Maureen Aversa of Manchester said she also didn’t want her kids to attend school Wednesday. But she cannot teach her child, who attends the Carroll County Career Technology Center, engineering at home.
When it comes to supporting DEI, Amy Parker of Eldersburg said she was “alarmed” by comments made by parents who wore shirts that said “equality not equity” as well as the recent vote by the board to keep classrooms politically neutral despite current policy in place that states that employees cannot engage in political activity while on the job.
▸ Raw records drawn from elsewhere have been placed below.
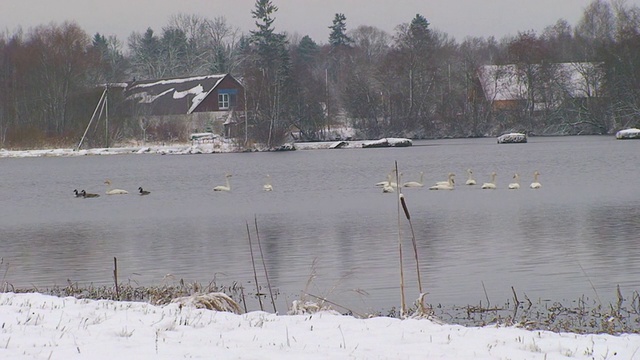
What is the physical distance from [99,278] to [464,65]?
79.2 m

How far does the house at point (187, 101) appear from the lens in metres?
80.5

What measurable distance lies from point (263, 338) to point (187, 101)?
78739 mm

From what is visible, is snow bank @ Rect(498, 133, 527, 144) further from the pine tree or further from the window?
the pine tree

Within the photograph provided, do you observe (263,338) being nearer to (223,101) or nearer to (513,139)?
(513,139)

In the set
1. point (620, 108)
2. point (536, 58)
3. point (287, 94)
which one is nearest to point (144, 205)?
point (287, 94)

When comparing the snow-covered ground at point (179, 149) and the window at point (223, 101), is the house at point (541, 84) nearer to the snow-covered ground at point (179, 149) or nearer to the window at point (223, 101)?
the snow-covered ground at point (179, 149)

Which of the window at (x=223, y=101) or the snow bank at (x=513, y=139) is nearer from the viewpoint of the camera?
the snow bank at (x=513, y=139)

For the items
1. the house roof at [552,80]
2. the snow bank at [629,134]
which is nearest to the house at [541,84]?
the house roof at [552,80]

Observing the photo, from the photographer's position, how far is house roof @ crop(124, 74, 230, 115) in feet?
278

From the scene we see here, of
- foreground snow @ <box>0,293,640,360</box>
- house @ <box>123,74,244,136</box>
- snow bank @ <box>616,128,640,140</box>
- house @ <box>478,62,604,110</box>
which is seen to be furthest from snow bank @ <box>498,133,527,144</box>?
foreground snow @ <box>0,293,640,360</box>

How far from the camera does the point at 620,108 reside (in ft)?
239

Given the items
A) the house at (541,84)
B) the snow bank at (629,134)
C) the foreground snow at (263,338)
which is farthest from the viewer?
the house at (541,84)

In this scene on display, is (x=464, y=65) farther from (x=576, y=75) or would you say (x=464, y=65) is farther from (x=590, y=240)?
(x=590, y=240)

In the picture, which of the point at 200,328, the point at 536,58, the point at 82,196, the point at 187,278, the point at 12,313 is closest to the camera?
the point at 200,328
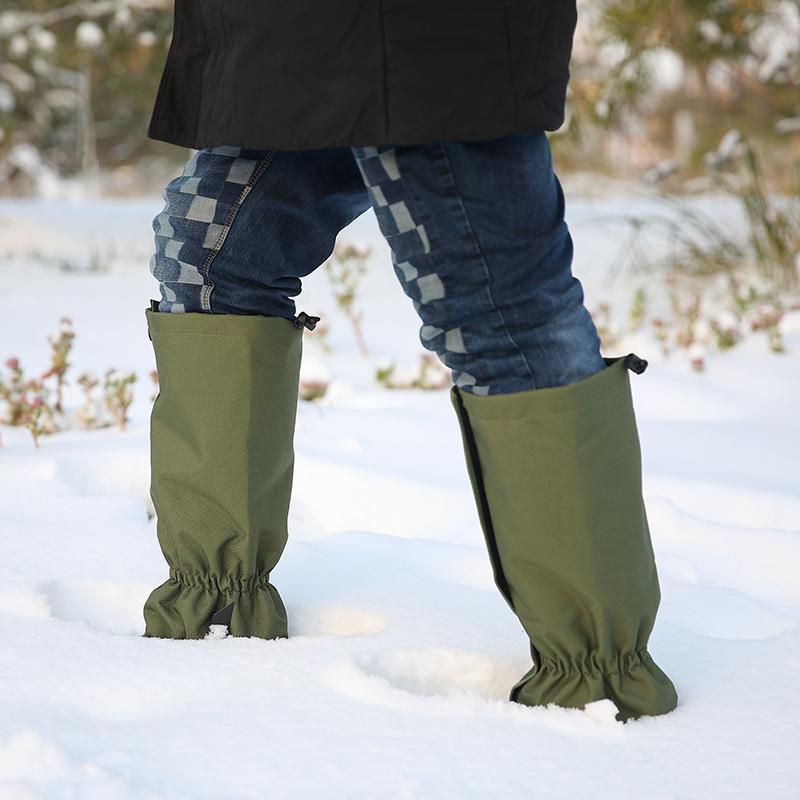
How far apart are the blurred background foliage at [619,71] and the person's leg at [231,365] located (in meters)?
3.20

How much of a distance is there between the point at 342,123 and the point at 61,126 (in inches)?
475

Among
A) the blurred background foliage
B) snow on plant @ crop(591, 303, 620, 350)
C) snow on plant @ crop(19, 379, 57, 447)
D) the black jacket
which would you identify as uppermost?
the blurred background foliage

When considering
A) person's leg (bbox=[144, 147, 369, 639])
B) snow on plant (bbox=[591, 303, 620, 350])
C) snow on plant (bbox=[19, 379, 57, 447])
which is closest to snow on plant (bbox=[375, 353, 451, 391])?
snow on plant (bbox=[591, 303, 620, 350])

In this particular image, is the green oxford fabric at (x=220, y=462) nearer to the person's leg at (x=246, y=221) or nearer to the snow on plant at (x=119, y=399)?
the person's leg at (x=246, y=221)

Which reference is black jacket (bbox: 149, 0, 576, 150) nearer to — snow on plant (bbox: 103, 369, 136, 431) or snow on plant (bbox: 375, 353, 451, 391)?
snow on plant (bbox: 103, 369, 136, 431)

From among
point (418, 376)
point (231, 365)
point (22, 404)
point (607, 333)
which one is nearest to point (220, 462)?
point (231, 365)

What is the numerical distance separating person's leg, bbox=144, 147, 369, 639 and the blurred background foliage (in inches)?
126

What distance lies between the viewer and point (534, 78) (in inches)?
37.9

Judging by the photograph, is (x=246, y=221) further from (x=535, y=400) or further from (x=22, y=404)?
(x=22, y=404)

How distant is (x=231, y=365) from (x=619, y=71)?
375 centimetres

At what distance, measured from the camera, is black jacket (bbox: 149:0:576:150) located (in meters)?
0.94

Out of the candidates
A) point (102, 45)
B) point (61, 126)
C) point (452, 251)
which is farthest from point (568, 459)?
point (61, 126)

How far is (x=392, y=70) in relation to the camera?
942 millimetres

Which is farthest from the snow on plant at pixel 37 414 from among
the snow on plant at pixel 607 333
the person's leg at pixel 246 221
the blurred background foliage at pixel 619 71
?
the blurred background foliage at pixel 619 71
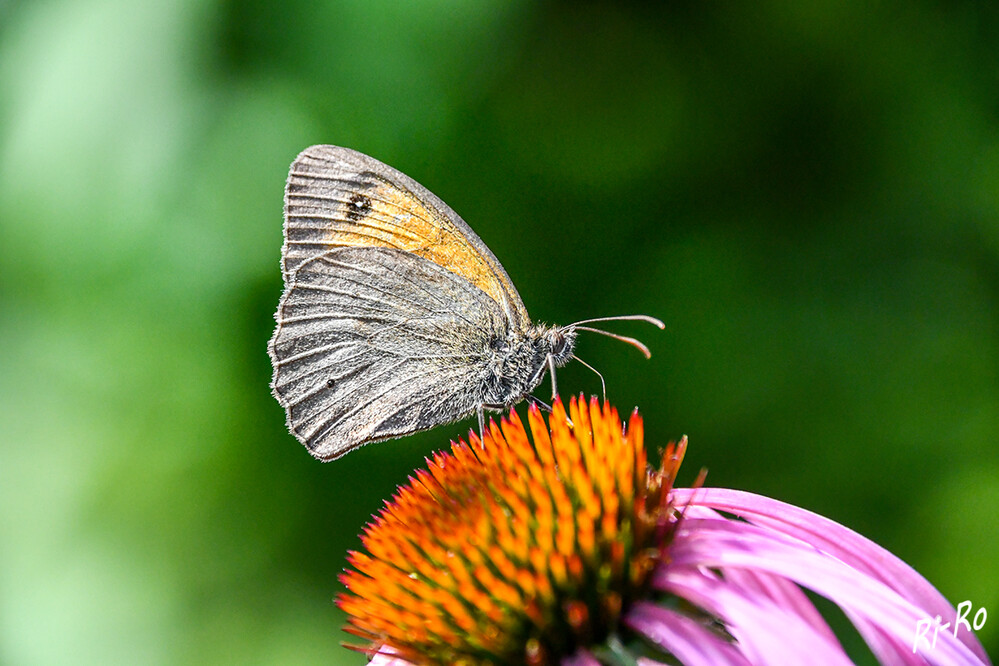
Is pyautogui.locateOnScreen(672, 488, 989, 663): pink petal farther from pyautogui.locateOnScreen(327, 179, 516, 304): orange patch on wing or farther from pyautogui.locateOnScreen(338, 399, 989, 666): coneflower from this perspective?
pyautogui.locateOnScreen(327, 179, 516, 304): orange patch on wing

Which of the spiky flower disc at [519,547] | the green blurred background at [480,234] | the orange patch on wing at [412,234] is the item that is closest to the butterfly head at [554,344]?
the orange patch on wing at [412,234]

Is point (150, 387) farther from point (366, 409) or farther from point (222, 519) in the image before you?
point (366, 409)

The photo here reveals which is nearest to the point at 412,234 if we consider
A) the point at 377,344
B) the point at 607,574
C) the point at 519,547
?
the point at 377,344

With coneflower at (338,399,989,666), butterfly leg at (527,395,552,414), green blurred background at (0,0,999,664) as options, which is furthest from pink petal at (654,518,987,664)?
green blurred background at (0,0,999,664)

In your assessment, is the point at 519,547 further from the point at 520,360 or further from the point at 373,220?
the point at 373,220

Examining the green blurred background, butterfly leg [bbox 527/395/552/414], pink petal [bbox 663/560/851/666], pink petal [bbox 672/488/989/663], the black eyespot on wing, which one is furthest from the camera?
the green blurred background

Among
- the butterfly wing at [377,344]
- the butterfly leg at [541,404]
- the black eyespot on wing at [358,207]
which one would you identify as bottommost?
the butterfly wing at [377,344]

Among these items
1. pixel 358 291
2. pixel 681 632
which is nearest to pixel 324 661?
pixel 358 291

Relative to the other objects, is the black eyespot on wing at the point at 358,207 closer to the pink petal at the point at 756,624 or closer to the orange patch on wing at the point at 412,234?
the orange patch on wing at the point at 412,234
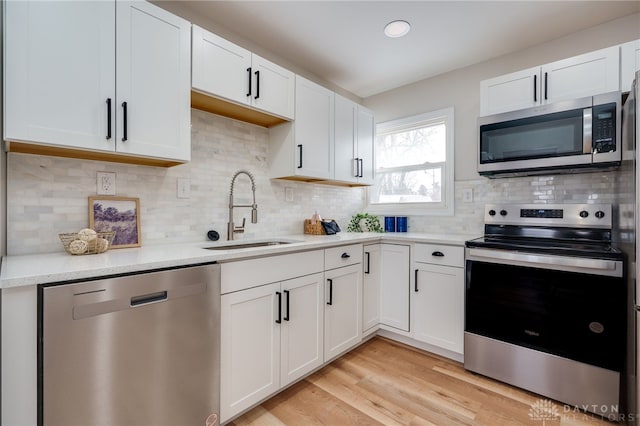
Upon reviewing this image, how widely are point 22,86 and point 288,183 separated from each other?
1.78 metres

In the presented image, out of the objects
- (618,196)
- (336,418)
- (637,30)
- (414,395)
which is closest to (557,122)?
(618,196)

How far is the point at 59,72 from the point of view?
127cm

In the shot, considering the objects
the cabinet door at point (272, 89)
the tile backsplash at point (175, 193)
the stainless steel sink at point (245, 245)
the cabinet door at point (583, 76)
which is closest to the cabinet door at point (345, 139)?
the tile backsplash at point (175, 193)

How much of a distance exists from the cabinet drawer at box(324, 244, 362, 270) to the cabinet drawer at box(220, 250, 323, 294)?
0.08 meters

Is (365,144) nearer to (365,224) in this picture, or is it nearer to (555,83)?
(365,224)

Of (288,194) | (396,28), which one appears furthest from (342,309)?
(396,28)

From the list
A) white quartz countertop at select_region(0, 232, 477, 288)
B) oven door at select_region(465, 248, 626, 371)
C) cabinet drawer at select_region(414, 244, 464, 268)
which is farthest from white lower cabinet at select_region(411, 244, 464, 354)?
white quartz countertop at select_region(0, 232, 477, 288)

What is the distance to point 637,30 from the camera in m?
2.04

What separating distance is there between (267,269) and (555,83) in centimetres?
233

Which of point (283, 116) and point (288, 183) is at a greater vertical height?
point (283, 116)

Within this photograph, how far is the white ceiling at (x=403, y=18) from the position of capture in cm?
198

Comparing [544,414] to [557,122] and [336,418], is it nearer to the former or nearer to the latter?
[336,418]

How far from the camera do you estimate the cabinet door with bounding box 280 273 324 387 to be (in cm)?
179

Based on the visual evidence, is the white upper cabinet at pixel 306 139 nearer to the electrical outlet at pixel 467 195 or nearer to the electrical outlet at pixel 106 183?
the electrical outlet at pixel 106 183
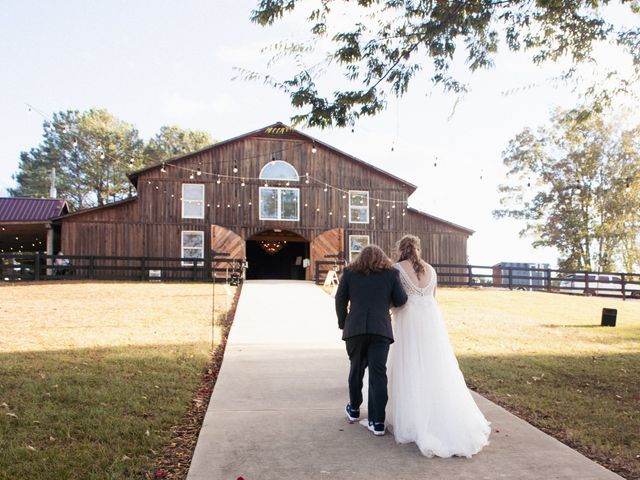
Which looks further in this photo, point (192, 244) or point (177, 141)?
point (177, 141)

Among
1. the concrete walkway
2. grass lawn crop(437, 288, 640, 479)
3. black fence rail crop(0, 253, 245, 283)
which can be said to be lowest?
grass lawn crop(437, 288, 640, 479)

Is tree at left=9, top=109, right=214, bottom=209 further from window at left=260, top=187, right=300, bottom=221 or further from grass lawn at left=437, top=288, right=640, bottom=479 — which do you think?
grass lawn at left=437, top=288, right=640, bottom=479

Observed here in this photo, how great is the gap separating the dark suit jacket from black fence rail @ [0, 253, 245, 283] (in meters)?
18.7

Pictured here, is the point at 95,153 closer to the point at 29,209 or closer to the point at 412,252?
the point at 29,209

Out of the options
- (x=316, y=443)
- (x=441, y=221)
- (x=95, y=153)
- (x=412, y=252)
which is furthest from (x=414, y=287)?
(x=95, y=153)

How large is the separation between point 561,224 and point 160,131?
34329mm

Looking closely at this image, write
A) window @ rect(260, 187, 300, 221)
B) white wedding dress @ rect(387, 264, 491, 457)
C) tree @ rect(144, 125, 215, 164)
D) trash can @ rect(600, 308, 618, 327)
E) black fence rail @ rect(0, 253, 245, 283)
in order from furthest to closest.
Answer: tree @ rect(144, 125, 215, 164), window @ rect(260, 187, 300, 221), black fence rail @ rect(0, 253, 245, 283), trash can @ rect(600, 308, 618, 327), white wedding dress @ rect(387, 264, 491, 457)

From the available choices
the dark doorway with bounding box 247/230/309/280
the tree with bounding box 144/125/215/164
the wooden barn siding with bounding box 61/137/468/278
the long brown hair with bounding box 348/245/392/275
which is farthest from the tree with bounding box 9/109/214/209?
the long brown hair with bounding box 348/245/392/275

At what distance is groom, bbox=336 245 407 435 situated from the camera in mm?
4781

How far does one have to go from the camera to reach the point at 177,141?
50594 mm

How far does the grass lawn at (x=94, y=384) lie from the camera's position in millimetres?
4309

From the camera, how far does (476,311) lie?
50.5ft

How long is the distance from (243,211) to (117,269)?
19.8ft

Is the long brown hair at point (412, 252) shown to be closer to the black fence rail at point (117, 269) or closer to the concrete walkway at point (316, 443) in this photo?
the concrete walkway at point (316, 443)
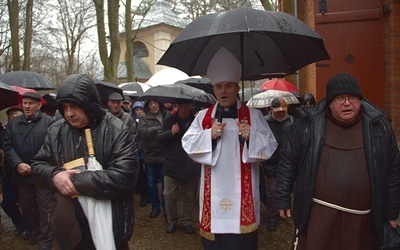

She later read a letter during public comment that called the board to implement four action items: correcting misinformation made by parents during meetings and providing educational resources to parents about why DEI is important; prioritizing hiring more staff in the equity office; producing policy that allows teachers to discuss “controversial issues” that include “omitted historical events especially those of under represented people”; and declaring itself pro-diversity, equity and inclusion, as well as including an action plan for racial incidents.
As parents in green spoke during public comment, other green shirt wearers stood up and clapped afterward. Those in the white “equality not equity” shirts did the same after parents in white spoke. Some of the comments from those wearing the white shirts, or from those who received applause from parents in those shirts, included calling critical race theory “racist,” accusing teachers of sneaking the theory into curriculum and saying equity and diversity cannot coexist.
Regarding masks, those in the white shirts thanked the board for not following the mandate, spoke about the challenges their kids have with masks, and said masks would not prevent the spread of COVID.